Location: Plant Science ResearchTitle: Quantifying plant age and available water effects on soybean leaf conductance) Author
Submitted to: Agronomy Journal
Publication Type: Peer Reviewed Journal
Publication Acceptance Date: 10/1/2012
Publication Date: 1/12/2013
Citation: Matthews, J., Fiscus, E.L., Heitman, J., Smith, R. 2013. Quantifying plant age and available water effects on soybean leaf conductance. Agronomy Journal. 105:28-36. Interpretive Summary: Using an innovative technique for controlling soil moisture content in field plots, a statistical model was developed relating soybean leaf conductance to easily measured soil moisture content and to plant development under a range of soil moisture conditions. The resultant statistical model showed a surprising similarity to a physiological model invoking the influence of Abscisic Acid in plant responses to declining soil moisture.

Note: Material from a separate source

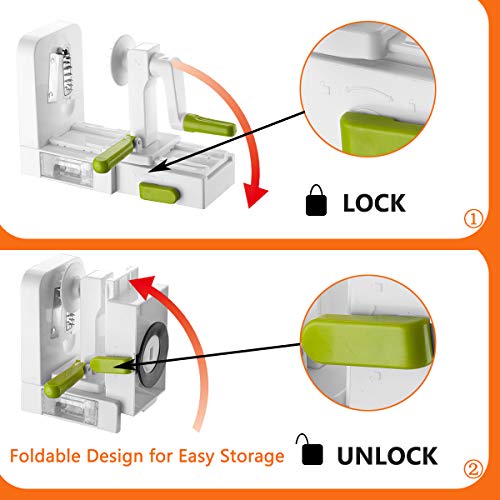 LOCK

①

Foldable Design for Easy Storage

UNLOCK

②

Technical Abstract: In this study, we present data characterizing the effects of soil moisture levels on total leaf conductance for two distinct determinate soybean (Glycine max (L.) Merr.) genotypes and subsequently use these data to formulate and validate a model that characterizes total leaf conductance. Conductance data were collected for two soybean genotypes, Haskell and N01, grown in a controlled water stress field during 2008 and 2009 in North Carolina. An empirical model of leaf conductance based on plant age and soil moisture content was developed. As a function of plant age, conductance was well represented by a parabolic function increasing throughout the vegetative period, peaking at approximately the time of first flower, and decreasing throughout the reproductive period through senescence. A sigmoidal function explains the relation of soil moisture content to conductance. Conductance is lower under water stressed conditions and increases to a plateau as conditions are increasingly well-watered. This new empirical model effectively quantifies the response of total leaf conductance to soil moisture and plant age. It also relates soil moisture deficit to conductance via a functional form similar to the ABA-related mechanistic Tardieu-Davies model; however, soil moisture is a more easily accessible model input.